[Source texts of formatted documents]
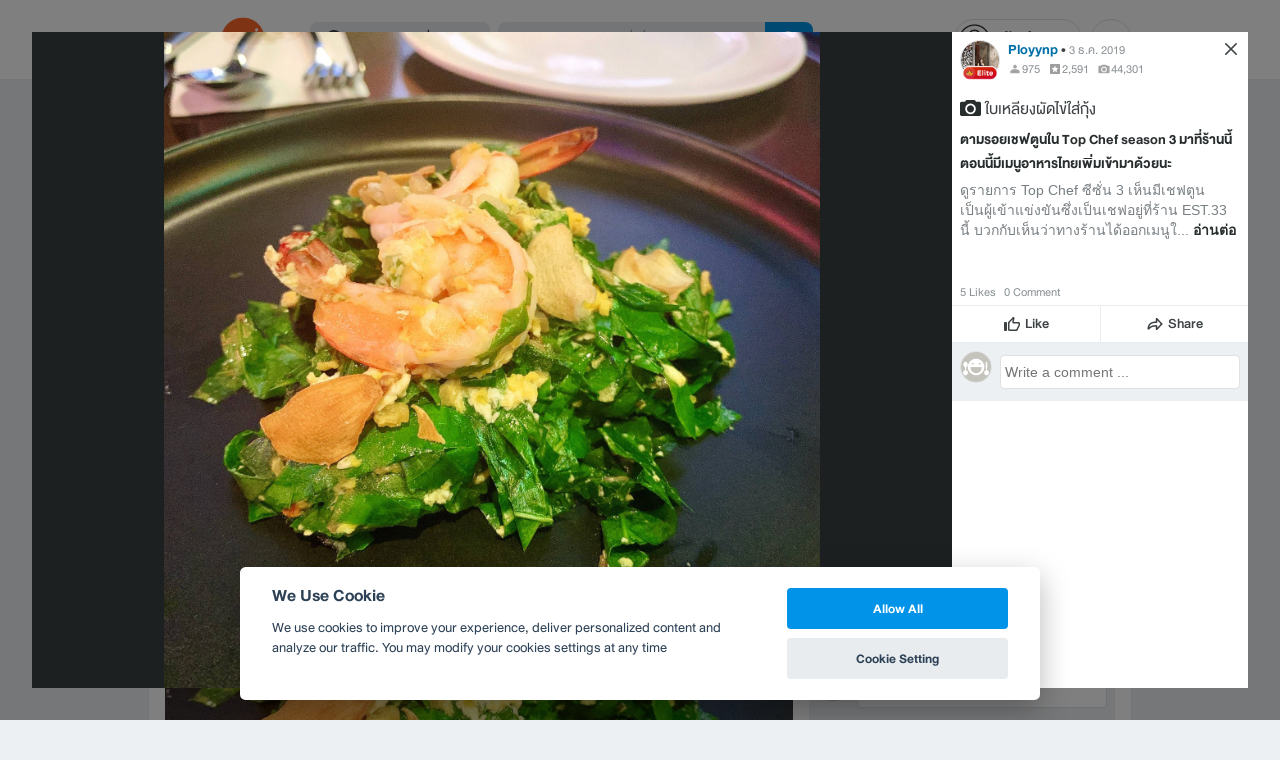

--- FILE ---
content_type: application/javascript; charset=utf-8
request_url: https://fundingchoicesmessages.google.com/f/AGSKWxWGoP78X6B77j88BXHl1LpQXpOjMFArgZ-krtp7z8DkTmj4p5bLKH0UsgMu1GbncChMm7GfuCGAee-Tqmi1FIRugDPLHQXg6oynZwGuldOpNty_2CsdeLILrmc2QeEk35N_AiZOPe7U49LVkyORGpOBSHtOAAFhGS5I9Sep-Tp22hjwqGbotdX8vDAR/_/embed-ad-.js?dfp=/img/468_60/GoogleAd300./728-90-
body_size: -1284
content:
window['291129ac-f6af-4a58-a67e-6aae07ebc6f1'] = true;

TASK STATEMENT: Reproduce every record above word for word. Leave the pictures out.

WRITTEN REPLY:
--- FILE ---
content_type: application/javascript; charset=utf-8
request_url: https://fundingchoicesmessages.google.com/f/AGSKWxWGoP78X6B77j88BXHl1LpQXpOjMFArgZ-krtp7z8DkTmj4p5bLKH0UsgMu1GbncChMm7GfuCGAee-Tqmi1FIRugDPLHQXg6oynZwGuldOpNty_2CsdeLILrmc2QeEk35N_AiZOPe7U49LVkyORGpOBSHtOAAFhGS5I9Sep-Tp22hjwqGbotdX8vDAR/_/embed-ad-.js?dfp=/img/468_60/GoogleAd300./728-90-
body_size: -1284
content:
window['291129ac-f6af-4a58-a67e-6aae07ebc6f1'] = true;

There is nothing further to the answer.